## Action item
Nothing in the records should be left out; transcribe them exactly.

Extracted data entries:
_ _ _ _
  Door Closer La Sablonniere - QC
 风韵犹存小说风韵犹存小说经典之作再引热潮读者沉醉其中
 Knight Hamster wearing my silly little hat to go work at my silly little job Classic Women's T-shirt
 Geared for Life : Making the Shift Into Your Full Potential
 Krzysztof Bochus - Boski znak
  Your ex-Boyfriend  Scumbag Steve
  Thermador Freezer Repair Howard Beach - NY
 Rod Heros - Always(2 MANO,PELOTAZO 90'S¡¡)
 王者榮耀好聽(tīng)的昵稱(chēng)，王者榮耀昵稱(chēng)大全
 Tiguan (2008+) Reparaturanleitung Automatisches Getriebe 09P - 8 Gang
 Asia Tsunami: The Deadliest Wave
_ _ _ _
## Exercise response
  Door Closer La Sablonniere - QC
 风韵犹存小说风韵犹存小说经典之作再引热潮读者沉醉其中
 Knight Hamster wearing my silly little hat to go work at my silly little job Classic Women's T-shirt
 Geared for Life : Making the Shift Into Your Full Potential
 Krzysztof Bochus - Boski znak
  Your ex-Boyfriend  Scumbag Steve
  Thermador Freezer Repair Howard Beach - NY
 Rod Heros - Always(2 MANO,PELOTAZO 90'S¡¡)
 王者榮耀好聽(tīng)的昵稱(chēng)，王者榮耀昵稱(chēng)大全
 Tiguan (2008+) Reparaturanleitung Automatisches Getriebe 09P - 8 Gang
 Asia Tsunami: The Deadliest Wave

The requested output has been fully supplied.